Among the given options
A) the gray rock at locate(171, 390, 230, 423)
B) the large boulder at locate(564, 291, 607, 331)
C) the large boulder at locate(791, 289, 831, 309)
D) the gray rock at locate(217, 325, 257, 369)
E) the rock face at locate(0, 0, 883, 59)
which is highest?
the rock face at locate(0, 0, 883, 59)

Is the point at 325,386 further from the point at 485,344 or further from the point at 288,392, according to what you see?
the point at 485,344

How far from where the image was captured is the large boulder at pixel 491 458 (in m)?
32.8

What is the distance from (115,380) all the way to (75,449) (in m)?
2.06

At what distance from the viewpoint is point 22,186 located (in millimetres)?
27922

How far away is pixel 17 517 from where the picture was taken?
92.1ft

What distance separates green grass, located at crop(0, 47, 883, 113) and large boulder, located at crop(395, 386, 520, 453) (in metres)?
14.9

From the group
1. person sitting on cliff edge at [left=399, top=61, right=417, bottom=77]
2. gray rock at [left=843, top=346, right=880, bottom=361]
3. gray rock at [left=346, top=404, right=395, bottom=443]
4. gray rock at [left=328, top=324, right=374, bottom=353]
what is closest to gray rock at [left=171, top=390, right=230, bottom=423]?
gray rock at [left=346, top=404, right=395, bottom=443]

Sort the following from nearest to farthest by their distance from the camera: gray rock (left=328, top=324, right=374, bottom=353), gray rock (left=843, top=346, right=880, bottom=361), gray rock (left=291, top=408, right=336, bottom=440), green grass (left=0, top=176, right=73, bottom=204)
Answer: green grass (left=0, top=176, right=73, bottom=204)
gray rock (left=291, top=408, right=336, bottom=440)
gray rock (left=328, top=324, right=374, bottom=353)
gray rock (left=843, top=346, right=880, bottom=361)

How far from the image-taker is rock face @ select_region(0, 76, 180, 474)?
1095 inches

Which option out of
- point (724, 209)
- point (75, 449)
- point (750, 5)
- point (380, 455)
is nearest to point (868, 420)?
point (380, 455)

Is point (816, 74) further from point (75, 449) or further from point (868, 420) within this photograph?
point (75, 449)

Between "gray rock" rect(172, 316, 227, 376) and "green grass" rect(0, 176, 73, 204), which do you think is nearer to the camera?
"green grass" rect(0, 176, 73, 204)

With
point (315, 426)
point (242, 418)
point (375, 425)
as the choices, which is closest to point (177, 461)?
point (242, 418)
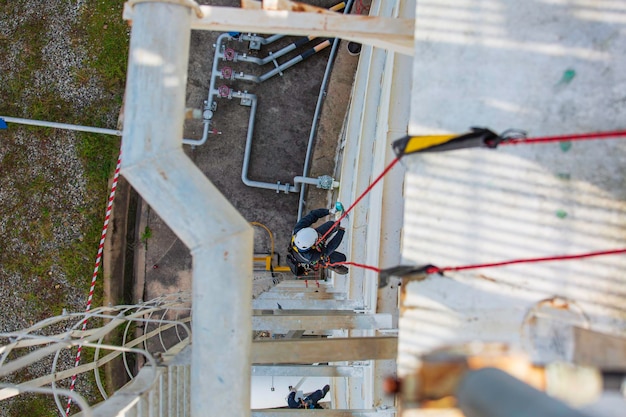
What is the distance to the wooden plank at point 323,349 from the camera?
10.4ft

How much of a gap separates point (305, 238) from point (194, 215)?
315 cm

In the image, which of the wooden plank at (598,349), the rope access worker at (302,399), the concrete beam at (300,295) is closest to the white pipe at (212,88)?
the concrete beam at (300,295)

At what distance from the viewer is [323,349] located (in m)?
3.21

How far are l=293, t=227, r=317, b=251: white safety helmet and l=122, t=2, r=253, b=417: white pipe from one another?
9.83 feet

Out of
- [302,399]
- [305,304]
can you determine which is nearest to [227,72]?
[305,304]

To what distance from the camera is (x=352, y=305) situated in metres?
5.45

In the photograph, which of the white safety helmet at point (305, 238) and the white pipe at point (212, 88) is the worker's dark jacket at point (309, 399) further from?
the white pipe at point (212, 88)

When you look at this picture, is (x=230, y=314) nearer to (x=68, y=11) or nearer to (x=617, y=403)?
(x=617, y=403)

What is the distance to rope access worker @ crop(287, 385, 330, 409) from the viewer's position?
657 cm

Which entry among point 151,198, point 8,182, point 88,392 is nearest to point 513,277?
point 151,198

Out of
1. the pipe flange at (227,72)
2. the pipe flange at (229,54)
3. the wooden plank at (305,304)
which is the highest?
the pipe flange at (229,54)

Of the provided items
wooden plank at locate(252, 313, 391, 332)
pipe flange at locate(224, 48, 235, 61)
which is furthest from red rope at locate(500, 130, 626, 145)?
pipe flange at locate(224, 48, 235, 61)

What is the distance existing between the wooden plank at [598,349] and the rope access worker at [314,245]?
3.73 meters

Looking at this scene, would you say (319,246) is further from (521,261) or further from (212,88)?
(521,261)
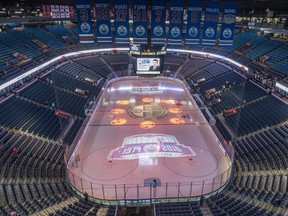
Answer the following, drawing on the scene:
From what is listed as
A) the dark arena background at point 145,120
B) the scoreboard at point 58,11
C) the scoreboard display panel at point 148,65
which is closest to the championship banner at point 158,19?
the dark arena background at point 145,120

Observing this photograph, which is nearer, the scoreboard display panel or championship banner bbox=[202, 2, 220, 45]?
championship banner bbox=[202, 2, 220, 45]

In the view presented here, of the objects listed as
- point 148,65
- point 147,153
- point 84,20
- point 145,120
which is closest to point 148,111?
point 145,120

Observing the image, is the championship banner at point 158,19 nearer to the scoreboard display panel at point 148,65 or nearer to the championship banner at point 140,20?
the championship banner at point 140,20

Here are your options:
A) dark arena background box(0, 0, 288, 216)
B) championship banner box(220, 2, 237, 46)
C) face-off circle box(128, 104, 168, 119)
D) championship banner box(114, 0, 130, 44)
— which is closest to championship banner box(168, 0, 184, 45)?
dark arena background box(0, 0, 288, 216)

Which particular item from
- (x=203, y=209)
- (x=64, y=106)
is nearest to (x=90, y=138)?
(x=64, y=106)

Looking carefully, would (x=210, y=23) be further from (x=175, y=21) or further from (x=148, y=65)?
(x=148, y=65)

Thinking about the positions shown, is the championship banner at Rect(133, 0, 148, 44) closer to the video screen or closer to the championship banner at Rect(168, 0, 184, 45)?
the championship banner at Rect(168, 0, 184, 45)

WORK REQUIRED → Copy out the material above word for word, from beginning to end, without including any of the pictures.

EXERCISE SOLUTION →
Among the given options
A) the gray rock at locate(171, 390, 230, 423)
B) the large boulder at locate(564, 291, 607, 331)
C) the large boulder at locate(791, 289, 831, 309)
D) the gray rock at locate(217, 325, 257, 369)
E) the rock face at locate(0, 0, 883, 59)
which is highest?
the rock face at locate(0, 0, 883, 59)

Is the point at 325,386 further from the point at 485,344 or further from the point at 288,392, according to what you see?
the point at 485,344

How far from where the image was captured is the large boulder at pixel 491 458 (in m)?
32.8

What is the distance from (115,380) all the way to (75,449) (in m)?
2.06

At what distance from the viewpoint is point 22,186 located (in millimetres)?
27922

How far away is pixel 17 517 from where the picture was taken?
92.1ft

What distance separates green grass, located at crop(0, 47, 883, 113) and large boulder, located at crop(395, 386, 520, 453) (in metres)?
14.9

From the group
1. person sitting on cliff edge at [left=399, top=61, right=417, bottom=77]
2. gray rock at [left=843, top=346, right=880, bottom=361]
3. gray rock at [left=346, top=404, right=395, bottom=443]
4. gray rock at [left=328, top=324, right=374, bottom=353]
what is closest to gray rock at [left=171, top=390, right=230, bottom=423]?
gray rock at [left=346, top=404, right=395, bottom=443]

Sort the following from nearest to farthest by their distance from the camera: gray rock (left=328, top=324, right=374, bottom=353), gray rock (left=843, top=346, right=880, bottom=361), gray rock (left=291, top=408, right=336, bottom=440), green grass (left=0, top=176, right=73, bottom=204)
Answer: green grass (left=0, top=176, right=73, bottom=204)
gray rock (left=291, top=408, right=336, bottom=440)
gray rock (left=328, top=324, right=374, bottom=353)
gray rock (left=843, top=346, right=880, bottom=361)

How far from the image-taker is rock face @ select_region(0, 76, 180, 474)?
1095 inches

Which option out of
- point (724, 209)
- point (75, 449)
- point (750, 5)
- point (380, 455)
is nearest to point (868, 420)?
point (380, 455)

Is point (816, 74) further from point (75, 449) or further from point (868, 420) within this photograph?
point (75, 449)

Between "gray rock" rect(172, 316, 227, 376) and "green grass" rect(0, 176, 73, 204), which do you think is nearer to the camera?
"green grass" rect(0, 176, 73, 204)

With
point (315, 426)
point (242, 418)
point (375, 425)
as the choices, which is closest to point (177, 461)?
point (242, 418)
What is the distance to the wooden plank at point 323,349 from the camera?
10.4ft

How much of a gap separates point (305, 238) from point (194, 215)?
315 cm

In the image, which of the wooden plank at (598,349), the rope access worker at (302,399), the concrete beam at (300,295) is closest to the white pipe at (212,88)?
the concrete beam at (300,295)

At what distance from the viewer is [323,349] located (in m)?
3.21

How far are l=293, t=227, r=317, b=251: white safety helmet and l=122, t=2, r=253, b=417: white pipe from one another?
9.83 feet

Out of
- [302,399]
- [305,304]
can you determine which is nearest to [227,72]?
[305,304]

To what distance from the camera is (x=352, y=305) situated in metres?
5.45

In the photograph, which of the white safety helmet at point (305, 238) and the white pipe at point (212, 88) is the worker's dark jacket at point (309, 399) further from?
the white pipe at point (212, 88)

When you look at this picture, is (x=230, y=314) nearer to (x=68, y=11) or nearer to (x=617, y=403)?
(x=617, y=403)

What is the distance to rope access worker @ crop(287, 385, 330, 409) from the viewer's position?
657 cm

Which entry among point 151,198, point 8,182, point 88,392 is nearest to point 513,277?
point 151,198

Out of
1. the pipe flange at (227,72)
2. the pipe flange at (229,54)
3. the wooden plank at (305,304)
which is the highest?
the pipe flange at (229,54)

Of the provided items
wooden plank at locate(252, 313, 391, 332)
pipe flange at locate(224, 48, 235, 61)
which is furthest from red rope at locate(500, 130, 626, 145)?
pipe flange at locate(224, 48, 235, 61)

What is the distance existing between the wooden plank at [598,349] and the rope access worker at [314,245]?
3.73 meters

Looking at this scene, would you say (319,246) is further from (521,261) or further from (212,88)?
(521,261)
Answer the following, drawing on the scene:
From what is listed as
A) the dark arena background at point 145,120
B) the scoreboard at point 58,11
C) the scoreboard display panel at point 148,65
which is closest to the championship banner at point 158,19?
the dark arena background at point 145,120

Observing this photograph, which is nearer, the scoreboard display panel or championship banner bbox=[202, 2, 220, 45]?
championship banner bbox=[202, 2, 220, 45]

In the view presented here, of the objects listed as
- point 148,65
- point 147,153
- point 84,20
- point 145,120
which is closest to point 148,111?
point 145,120

Observing the image, is the championship banner at point 158,19 nearer to the scoreboard display panel at point 148,65 or nearer to the championship banner at point 140,20?
the championship banner at point 140,20

Here are your options:
A) dark arena background box(0, 0, 288, 216)
B) championship banner box(220, 2, 237, 46)
C) face-off circle box(128, 104, 168, 119)
D) championship banner box(114, 0, 130, 44)
— which is closest to championship banner box(168, 0, 184, 45)?
dark arena background box(0, 0, 288, 216)

Which particular item from
- (x=203, y=209)
- (x=64, y=106)
is nearest to (x=90, y=138)?
(x=64, y=106)

Looking carefully, would (x=210, y=23) be further from (x=175, y=21) or further from (x=148, y=65)?
(x=148, y=65)

Thinking about the positions shown, is the championship banner at Rect(133, 0, 148, 44) closer to the video screen or closer to the championship banner at Rect(168, 0, 184, 45)?
the championship banner at Rect(168, 0, 184, 45)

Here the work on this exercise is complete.